▶ [Raw data]:

---------------

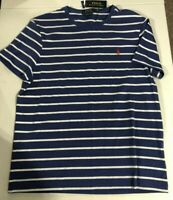 Polo Ralph Lauren Men's Sz L Crew T-Shirt Custom Slim Fit Pony Logo Blue White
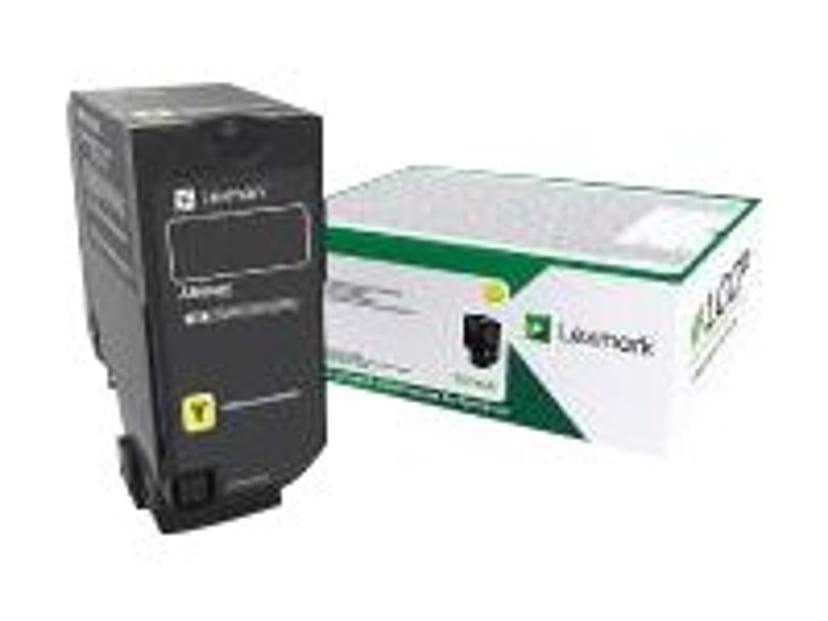 Lexmark Toner Gul 16K - Cx725 Return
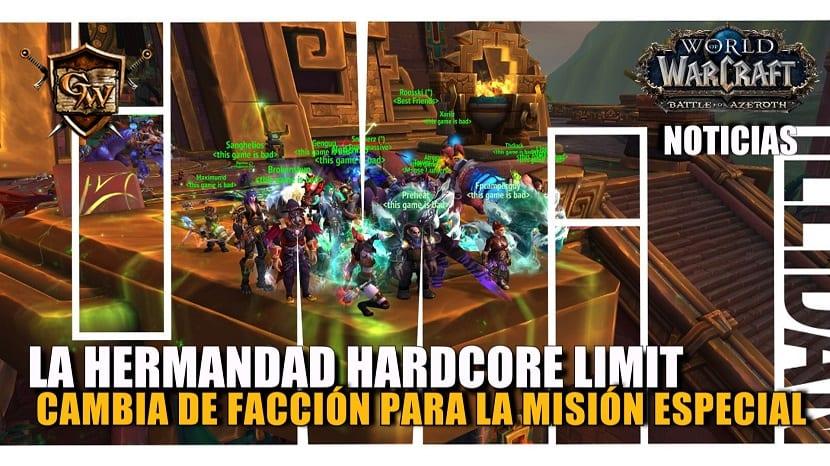 La hermandad hardcore Limit cambia de facción para beneficiarse de la misión especial de la Alianza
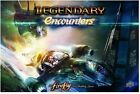 Legendary Encounters a Firefly Deck Building Game AC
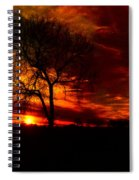 Sunset In The Field Spiral Notebook
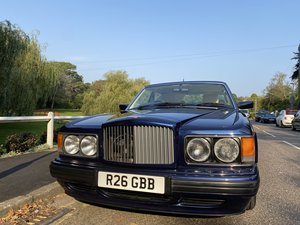 1997 Bentley Turbo RL For Sale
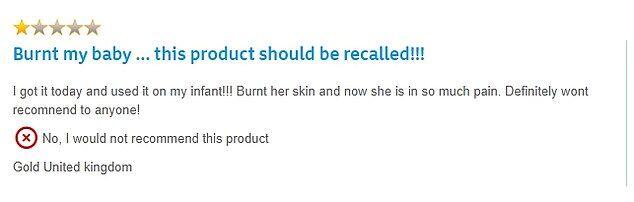 Детские салфетки для чувствительной кожи оставляют ожоги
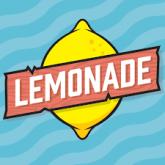 Vape Lemonade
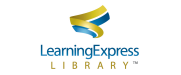 Learning Express Library logo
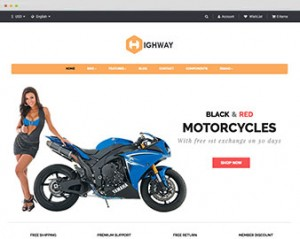 ap-highway-prestashop-theme-powerful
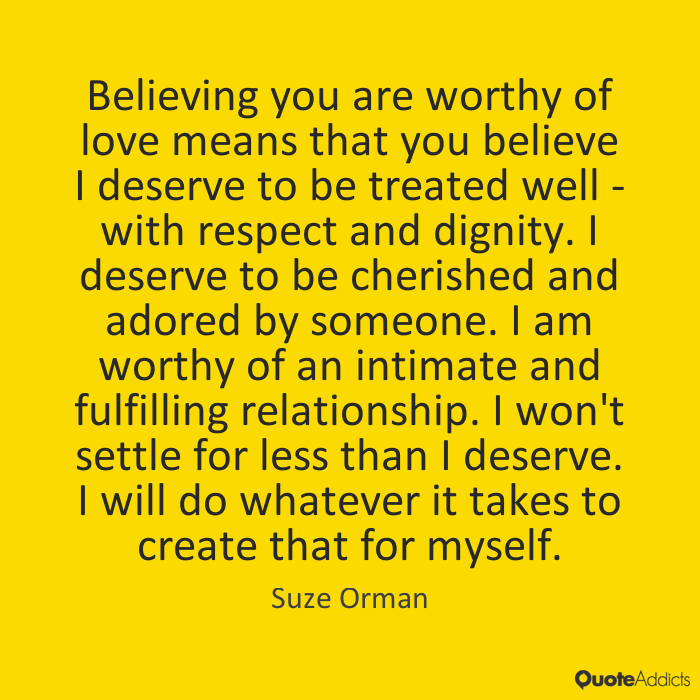 Self Respect Quotes Images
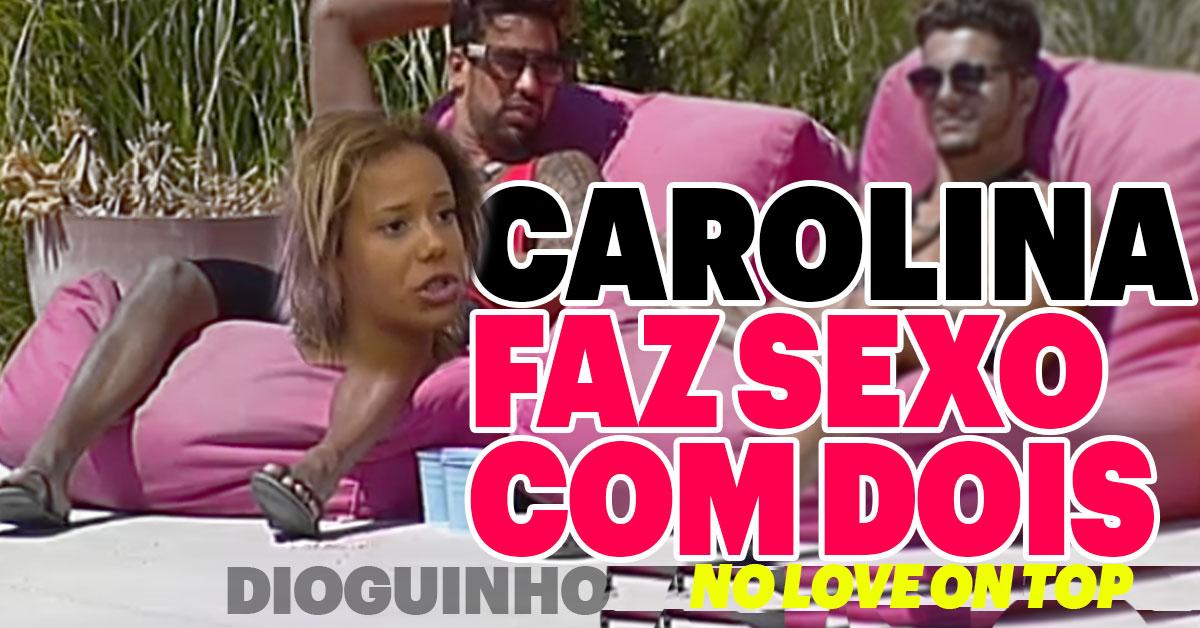 Photo of Carolina PINOU com o Bruno Esteves no Love on Top 3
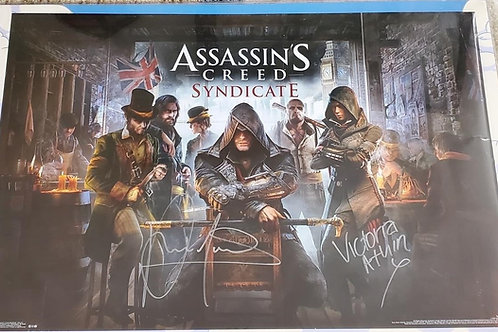 Assassin's Creed autographed 22.5 in x 34 in poster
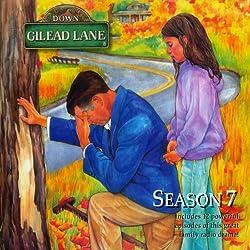 Down Gilead Lane, Season 7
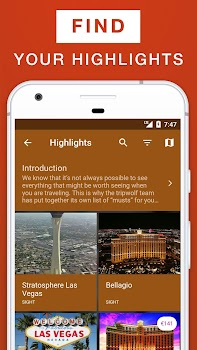 Las Vegas Travel Guide by tripwolf Travel Local Category 18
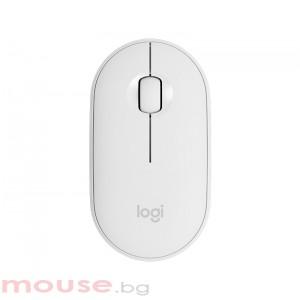 Мишка LOGITECH Pebble M350 Wireless Mouse - OFF-WHITE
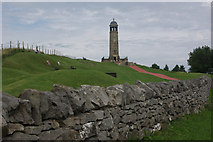 SK3455 : Crich Stand by Stephen McKay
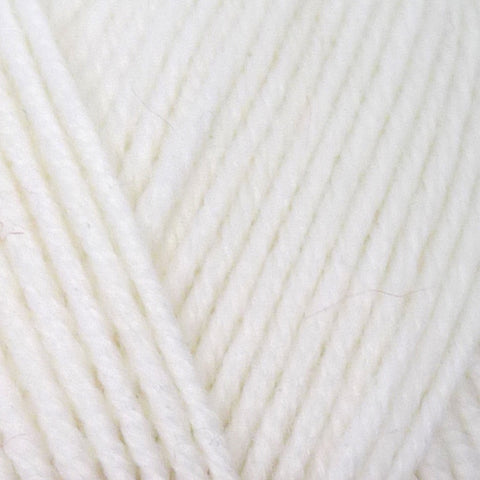 Merino Baby double knit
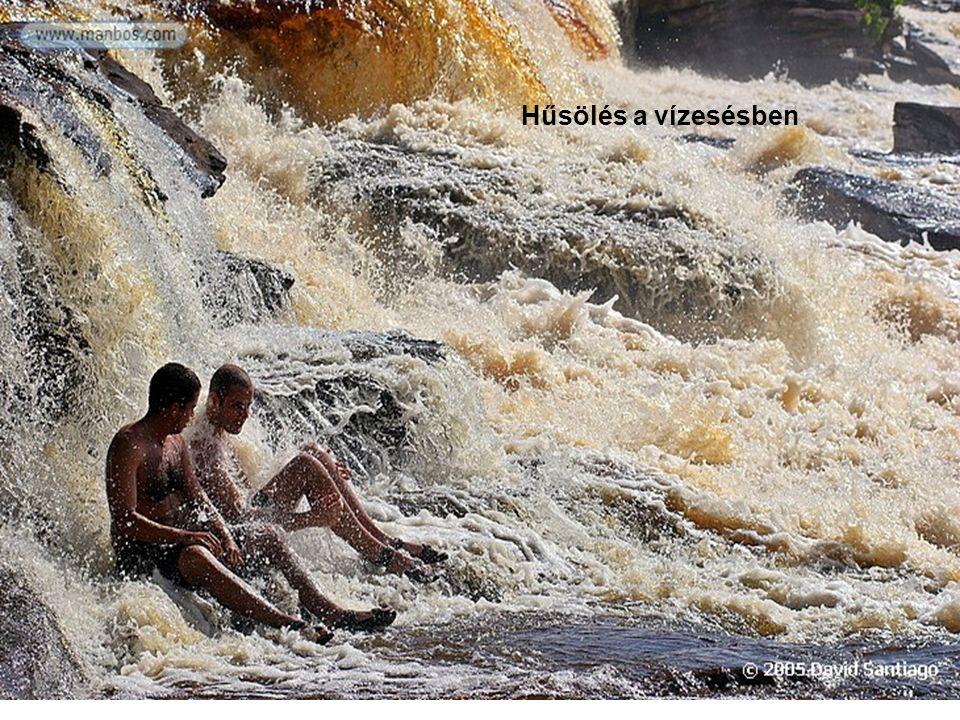 Hűsölés a vízesésben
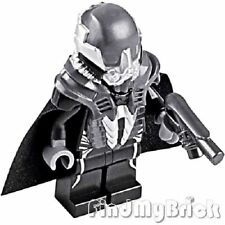 BM097AG Lego Superman Battle of Smallville - General Zod Minifigure 76003 NEW
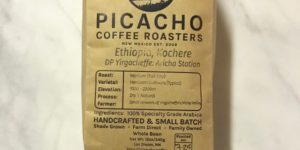 picachocoffee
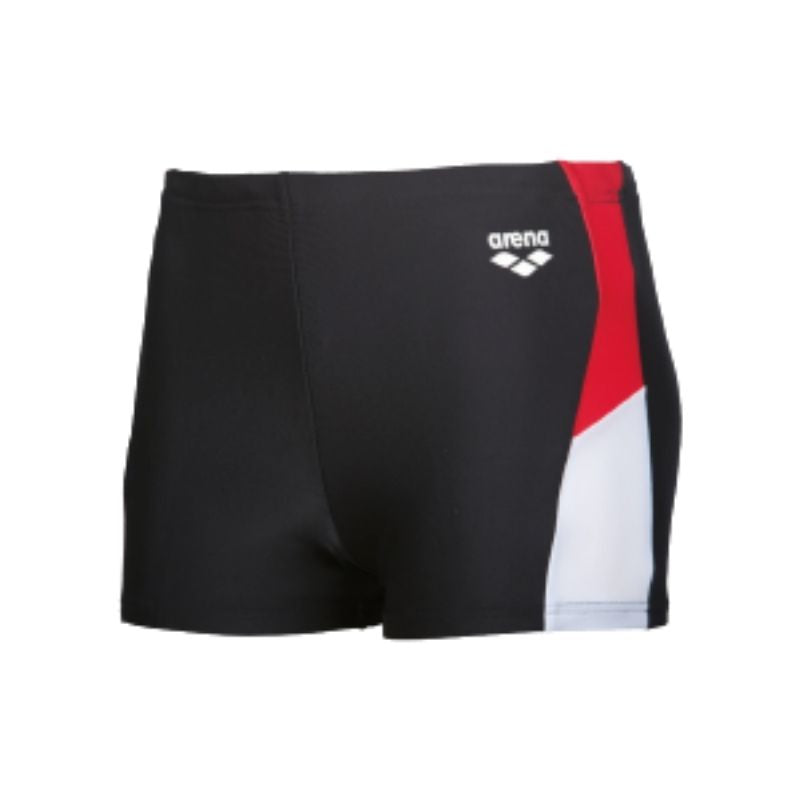 ONLY SIZE 34 - MEN'S REN SHORTS - BLACK/RED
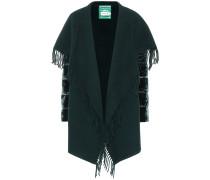 Jacke aus Wolle mit Samt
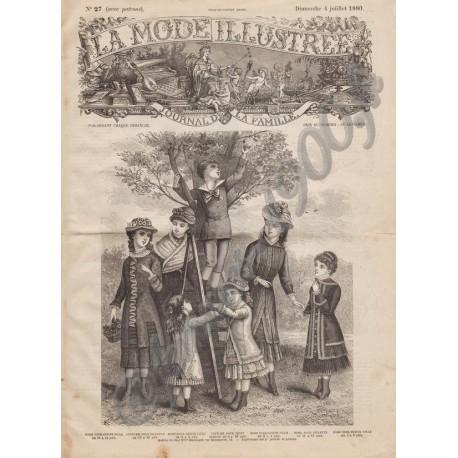 Complete magazine La Mode Illustrée 1880 N°27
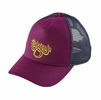 Patagonia Womens Groovy Type Layback Trucker Hat Violet Red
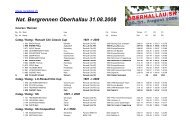 Nat. Bergrennen Oberhallau 31.08.2008 - Racedata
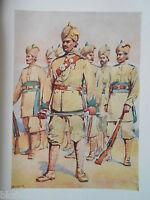 Antiquarian Indian Army Print (1911) 33rd Punjabis Subadar - Major A C Lovett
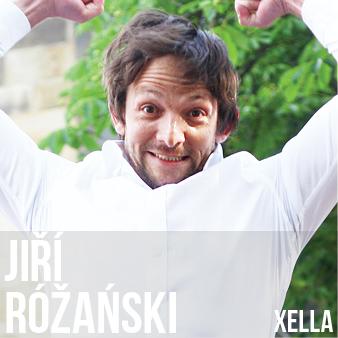 Jiří Róžański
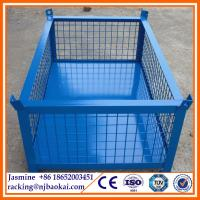 Wholesale Collapsible Wire Mesh Basket, Steel Cage Bins, Welded Metal Stillage from china suppliers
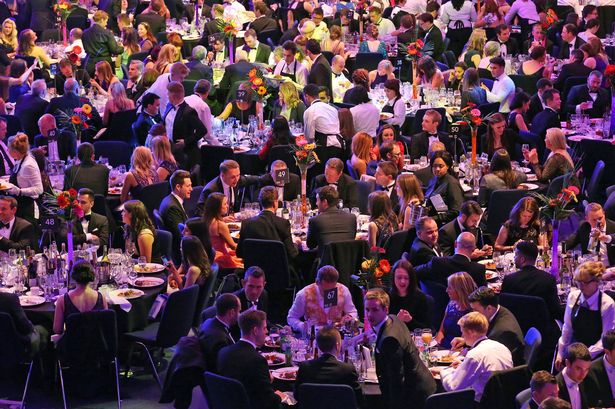 BYPY 2016: All about the Technology category finalists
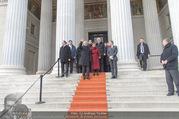 Angelobung Bundespräsident - Parlament und Volksgarten - Do 26.01.2017 - Alexander VAN DER BELLEN, Doris SCHMIDAUER102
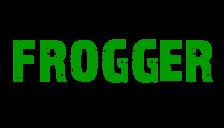 https://zapperheroes.forumotion.com/Frogger-h11.htm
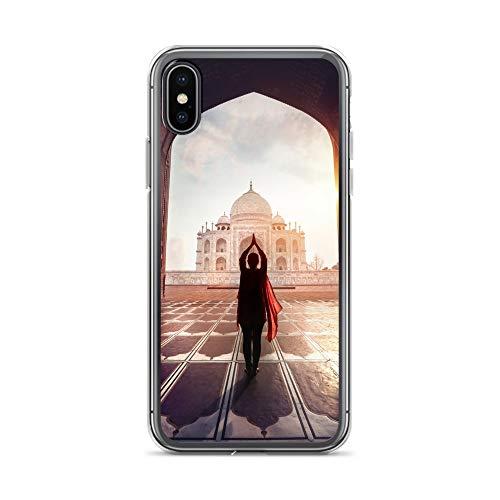 Handyhülle Indien India kompatibel für Huawei P40 Tadsch Mahal 2 Schutz Hülle Case Bumper transparent rund um Schutz Cartoon M9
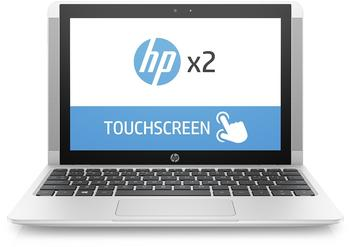 Hewlett-Packard HP x2 10-p030ng
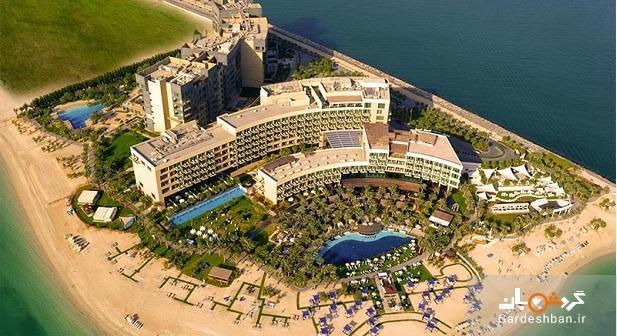 هتل ریکسوس د پالم (Rixos The Palm Hotel)، اقامتگاه لوکس و 5 ستاره دبی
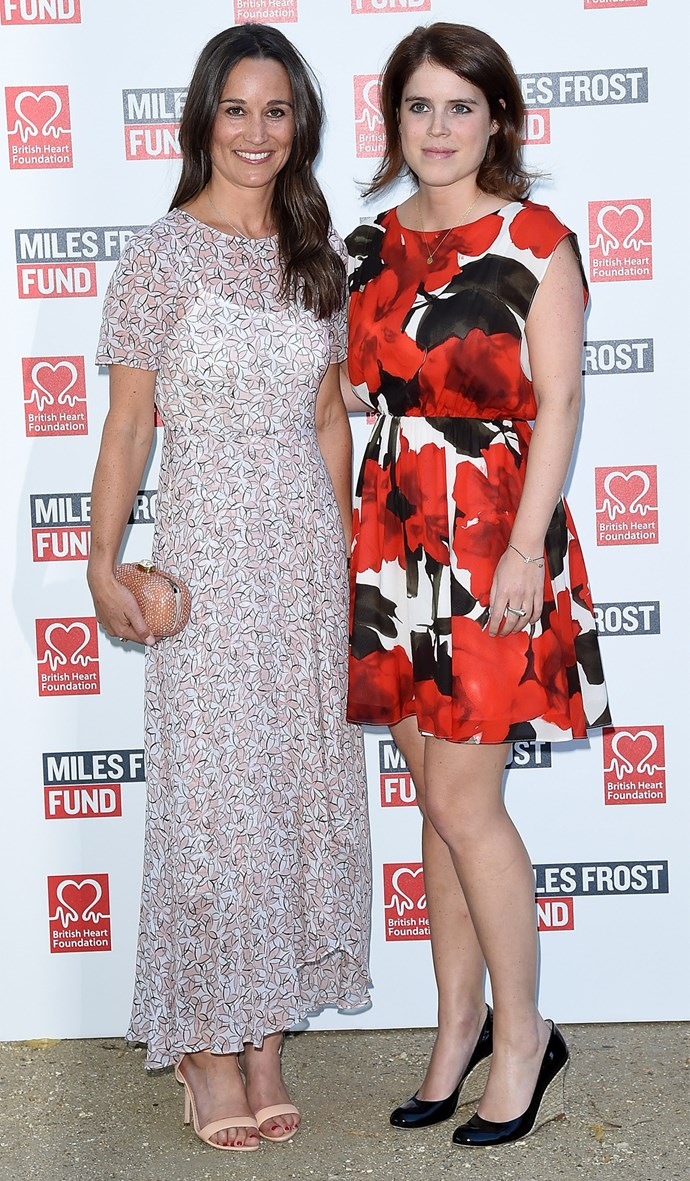 Princess Eugenie - pictured here with Pippa Middleton - often attends charity events alongside her royal family. Photo: Getty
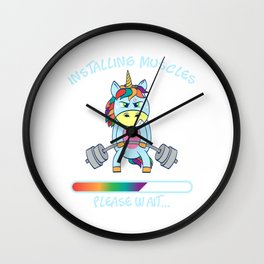 "Unicorn Star Gym Nice Leg Day Shirt ""Installing Muscles"" T-shirt Design Dumbbell Funny Fitness Wall Clock"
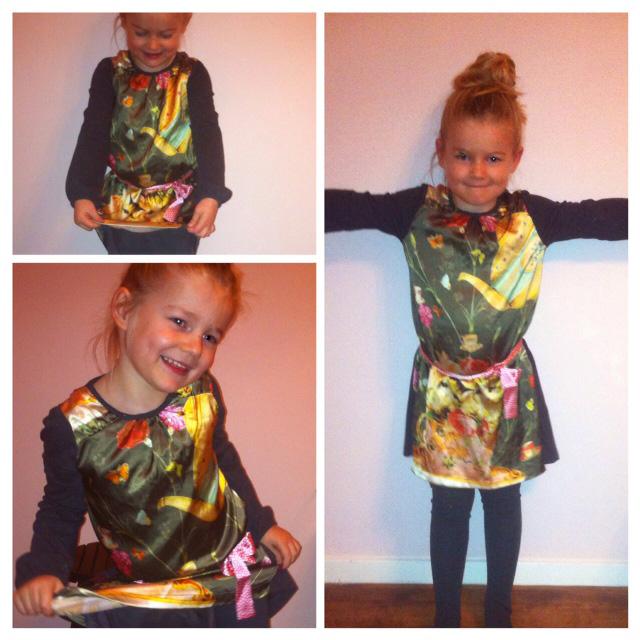 feestjurk voor meisjes, cakewalk winter 2015, meisjeskleding, cakewalk-review-girlslabel
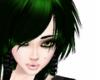 [TWL] Pixie Emerald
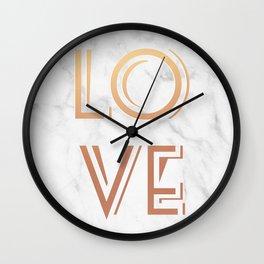 Art Deco Love Rose Gold Marble Tyrpography Print Wall Clock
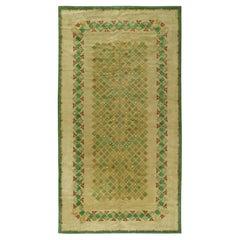 Vintage French Art Deco Green Handmade Wool Rug by Paule Leleu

---------------

▶ [What to work on]: For this exercise, please set down exactly the lines of the listing above from the line with "Sunset In The Field Spiral Notebook" up to and including the line with "هتل ریکسوس د", and no pictures.

▶ [Response below]:
 Sunset In The Field Spiral Notebook
 1997 Bentley Turbo RL For Sale
 Детские салфетки для чувствительной кожи оставляют ожоги
 Vape Lemonade
 Learning Express Library logo
 ap-highway-prestashop-theme-powerful
 Self Respect Quotes Images
 Photo of Carolina PINOU com o Bruno Esteves no Love on Top 3
 Assassin's Creed autographed 22.5 in x 34 in poster
 Down Gilead Lane, Season 7
 Las Vegas Travel Guide by tripwolf Travel Local Category 18
 Мишка LOGITECH Pebble M350 Wireless Mouse - OFF-WHITE
 SK3455 : Crich Stand by Stephen McKay
 Merino Baby double knit
 Hűsölés a vízesésben
 BM097AG Lego Superman Battle of Smallville - General Zod Minifigure 76003 NEW
 picachocoffee
 ONLY SIZE 34 - MEN'S REN SHORTS - BLACK/RED
 Jacke aus Wolle mit Samt
 Complete magazine La Mode Illustrée 1880 N°27
 Patagonia Womens Groovy Type Layback Trucker Hat Violet Red
 Nat. Bergrennen Oberhallau 31.08.2008 - Racedata
 Antiquarian Indian Army Print (1911) 33rd Punjabis Subadar - Major A C Lovett
 Jiří Róžański
 Wholesale Collapsible Wire Mesh Basket, Steel Cage Bins, Welded Metal Stillage from china suppliers
 BYPY 2016: All about the Technology category finalists
 Angelobung Bundespräsident - Parlament und Volksgarten - Do 26.01.2017 - Alexander VAN DER BELLEN, Doris SCHMIDAUER102
 https://zapperheroes.forumotion.com/Frogger-h11.htm
 Handyhülle Indien India kompatibel für Huawei P40 Tadsch Mahal 2 Schutz Hülle Case Bumper transparent rund um Schutz Cartoon M9
 Hewlett-Packard HP x2 10-p030ng
 هتل ریکسوس د پالم (Rixos The Palm Hotel)، اقامتگاه لوکس و 5 ستاره دبی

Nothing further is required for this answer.